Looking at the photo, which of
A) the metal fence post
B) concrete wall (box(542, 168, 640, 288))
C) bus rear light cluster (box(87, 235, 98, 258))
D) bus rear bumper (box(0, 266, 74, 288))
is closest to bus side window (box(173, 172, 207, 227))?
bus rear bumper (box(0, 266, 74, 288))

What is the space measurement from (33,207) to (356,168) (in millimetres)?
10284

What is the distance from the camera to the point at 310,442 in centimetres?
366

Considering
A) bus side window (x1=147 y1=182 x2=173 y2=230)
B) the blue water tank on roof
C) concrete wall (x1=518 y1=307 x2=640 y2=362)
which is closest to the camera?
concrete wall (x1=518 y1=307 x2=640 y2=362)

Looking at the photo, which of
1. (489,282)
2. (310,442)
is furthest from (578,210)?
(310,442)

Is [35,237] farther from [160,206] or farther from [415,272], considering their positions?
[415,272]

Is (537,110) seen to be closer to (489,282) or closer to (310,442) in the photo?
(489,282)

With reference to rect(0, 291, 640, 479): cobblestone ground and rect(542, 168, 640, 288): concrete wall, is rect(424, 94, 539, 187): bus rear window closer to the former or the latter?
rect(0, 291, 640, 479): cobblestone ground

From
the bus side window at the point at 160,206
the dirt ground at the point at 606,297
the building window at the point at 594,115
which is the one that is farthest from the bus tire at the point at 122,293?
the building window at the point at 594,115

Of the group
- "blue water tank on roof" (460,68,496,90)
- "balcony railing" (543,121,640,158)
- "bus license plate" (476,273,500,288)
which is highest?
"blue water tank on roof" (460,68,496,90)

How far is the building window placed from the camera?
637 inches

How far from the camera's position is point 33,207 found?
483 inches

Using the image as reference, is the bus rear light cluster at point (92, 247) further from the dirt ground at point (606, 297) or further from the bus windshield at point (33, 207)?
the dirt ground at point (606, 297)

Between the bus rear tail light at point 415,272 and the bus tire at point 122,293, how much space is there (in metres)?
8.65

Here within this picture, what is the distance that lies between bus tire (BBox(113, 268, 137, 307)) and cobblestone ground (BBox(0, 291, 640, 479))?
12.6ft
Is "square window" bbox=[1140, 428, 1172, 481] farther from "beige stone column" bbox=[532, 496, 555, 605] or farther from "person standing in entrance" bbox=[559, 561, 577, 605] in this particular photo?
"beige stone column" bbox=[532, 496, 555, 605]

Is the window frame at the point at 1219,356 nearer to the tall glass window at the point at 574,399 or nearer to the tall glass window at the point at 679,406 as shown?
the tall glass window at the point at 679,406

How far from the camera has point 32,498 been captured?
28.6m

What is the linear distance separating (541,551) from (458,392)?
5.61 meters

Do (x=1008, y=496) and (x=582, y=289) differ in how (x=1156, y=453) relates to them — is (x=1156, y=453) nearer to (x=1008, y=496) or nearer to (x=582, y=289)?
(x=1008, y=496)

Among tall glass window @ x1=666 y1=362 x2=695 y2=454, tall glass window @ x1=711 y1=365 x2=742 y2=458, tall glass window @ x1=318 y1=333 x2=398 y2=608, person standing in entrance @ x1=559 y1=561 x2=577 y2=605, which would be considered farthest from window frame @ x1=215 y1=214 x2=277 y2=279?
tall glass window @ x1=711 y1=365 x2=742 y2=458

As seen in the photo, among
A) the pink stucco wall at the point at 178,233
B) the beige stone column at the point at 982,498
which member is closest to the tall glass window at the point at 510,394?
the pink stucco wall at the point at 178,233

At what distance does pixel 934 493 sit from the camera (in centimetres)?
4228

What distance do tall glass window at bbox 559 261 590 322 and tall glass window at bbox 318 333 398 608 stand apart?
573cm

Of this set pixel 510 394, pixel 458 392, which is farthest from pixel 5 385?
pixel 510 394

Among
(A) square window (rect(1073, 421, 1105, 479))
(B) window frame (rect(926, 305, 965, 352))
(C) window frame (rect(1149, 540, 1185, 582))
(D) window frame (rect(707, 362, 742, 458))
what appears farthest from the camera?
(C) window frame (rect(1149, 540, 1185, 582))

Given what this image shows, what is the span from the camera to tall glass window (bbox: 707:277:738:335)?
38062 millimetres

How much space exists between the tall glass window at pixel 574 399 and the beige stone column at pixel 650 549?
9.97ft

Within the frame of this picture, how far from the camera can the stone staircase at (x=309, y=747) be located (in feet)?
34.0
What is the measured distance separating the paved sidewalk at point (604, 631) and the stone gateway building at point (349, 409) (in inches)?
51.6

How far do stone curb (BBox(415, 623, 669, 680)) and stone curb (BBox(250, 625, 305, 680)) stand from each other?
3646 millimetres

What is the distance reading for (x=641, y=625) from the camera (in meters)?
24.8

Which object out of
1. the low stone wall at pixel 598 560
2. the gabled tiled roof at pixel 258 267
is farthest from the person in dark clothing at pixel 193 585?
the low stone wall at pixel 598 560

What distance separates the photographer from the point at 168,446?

STATED EXERCISE: Reproduce all of the material above word for word, from the first line to the last.

SOLUTION FOR THIS EXERCISE:
Looking at the photo, which of
A) the metal fence post
B) concrete wall (box(542, 168, 640, 288))
C) bus rear light cluster (box(87, 235, 98, 258))
D) bus rear bumper (box(0, 266, 74, 288))
is closest to bus side window (box(173, 172, 207, 227))?
bus rear bumper (box(0, 266, 74, 288))

What is the space measurement from (33,207) to (356,168) (in millimetres)?
10284

What is the distance from the camera to the point at 310,442 in centimetres?
366

Considering
A) bus side window (x1=147 y1=182 x2=173 y2=230)
B) the blue water tank on roof
C) concrete wall (x1=518 y1=307 x2=640 y2=362)
which is closest to the camera?
concrete wall (x1=518 y1=307 x2=640 y2=362)

Looking at the photo, which of
1. (489,282)
2. (310,442)
is furthest from (578,210)?
(310,442)

Is [35,237] farther from [160,206] or farther from [415,272], considering their positions?
[415,272]

Is (537,110) seen to be closer to (489,282) or closer to (310,442) in the photo?
(489,282)

With reference to rect(0, 291, 640, 479): cobblestone ground and rect(542, 168, 640, 288): concrete wall, is rect(424, 94, 539, 187): bus rear window closer to the former or the latter?
rect(0, 291, 640, 479): cobblestone ground

From
the bus side window at the point at 160,206
the dirt ground at the point at 606,297
the building window at the point at 594,115
which is the one that is farthest from the bus tire at the point at 122,293?
the building window at the point at 594,115

Of the group
- "blue water tank on roof" (460,68,496,90)
- "balcony railing" (543,121,640,158)
- "bus license plate" (476,273,500,288)
which is highest?
"blue water tank on roof" (460,68,496,90)

How far is the building window placed from the camera?
637 inches

How far from the camera's position is point 33,207 found?
483 inches

Using the image as reference, is the bus rear light cluster at point (92, 247) further from the dirt ground at point (606, 297) or further from the bus windshield at point (33, 207)?
the dirt ground at point (606, 297)

Between the bus rear tail light at point 415,272 and the bus tire at point 122,293, how much space is there (in metres)?
8.65

Here within this picture, what is the distance that lies between bus tire (BBox(113, 268, 137, 307)) and cobblestone ground (BBox(0, 291, 640, 479))?
12.6ft
Is "square window" bbox=[1140, 428, 1172, 481] farther from "beige stone column" bbox=[532, 496, 555, 605] or farther from "person standing in entrance" bbox=[559, 561, 577, 605] in this particular photo?
"beige stone column" bbox=[532, 496, 555, 605]

Is the window frame at the point at 1219,356 nearer to the tall glass window at the point at 574,399 or nearer to the tall glass window at the point at 679,406 as shown?
the tall glass window at the point at 679,406

How far from the camera has point 32,498 been captured?
28.6m

What is the linear distance separating (541,551) from (458,392)?
5.61 meters

Do (x=1008, y=496) and (x=582, y=289) differ in how (x=1156, y=453) relates to them — is (x=1156, y=453) nearer to (x=1008, y=496) or nearer to (x=582, y=289)?
(x=1008, y=496)

Among tall glass window @ x1=666 y1=362 x2=695 y2=454, tall glass window @ x1=711 y1=365 x2=742 y2=458, tall glass window @ x1=318 y1=333 x2=398 y2=608, person standing in entrance @ x1=559 y1=561 x2=577 y2=605, which would be considered farthest from window frame @ x1=215 y1=214 x2=277 y2=279?
tall glass window @ x1=711 y1=365 x2=742 y2=458

As seen in the photo, among
A) the pink stucco wall at the point at 178,233
B) the beige stone column at the point at 982,498
which member is closest to the tall glass window at the point at 510,394?
the pink stucco wall at the point at 178,233

At what distance does pixel 934 493 sit from the camera (in centimetres)?
4228

What distance do tall glass window at bbox 559 261 590 322 and tall glass window at bbox 318 333 398 608 stand apart?
573cm

Of this set pixel 510 394, pixel 458 392, which is farthest from pixel 5 385?
pixel 510 394

Among
(A) square window (rect(1073, 421, 1105, 479))
(B) window frame (rect(926, 305, 965, 352))
(C) window frame (rect(1149, 540, 1185, 582))
(D) window frame (rect(707, 362, 742, 458))
what appears farthest from the camera?
(C) window frame (rect(1149, 540, 1185, 582))

Given what this image shows, what is the span from the camera to tall glass window (bbox: 707:277:738:335)?
38062 millimetres

How much space exists between the tall glass window at pixel 574 399 and the beige stone column at pixel 650 549?
9.97ft

Within the frame of this picture, how far from the camera can the stone staircase at (x=309, y=747) be located (in feet)?
34.0
What is the measured distance separating the paved sidewalk at point (604, 631) and the stone gateway building at point (349, 409) (in inches)?
51.6

How far do stone curb (BBox(415, 623, 669, 680)) and stone curb (BBox(250, 625, 305, 680)) stand from each other?
3646 millimetres

What is the distance reading for (x=641, y=625) from the camera (in meters)?
24.8

Which object out of
1. the low stone wall at pixel 598 560
2. the gabled tiled roof at pixel 258 267
is farthest from the person in dark clothing at pixel 193 585?
the low stone wall at pixel 598 560

What distance separates the photographer from the point at 168,446?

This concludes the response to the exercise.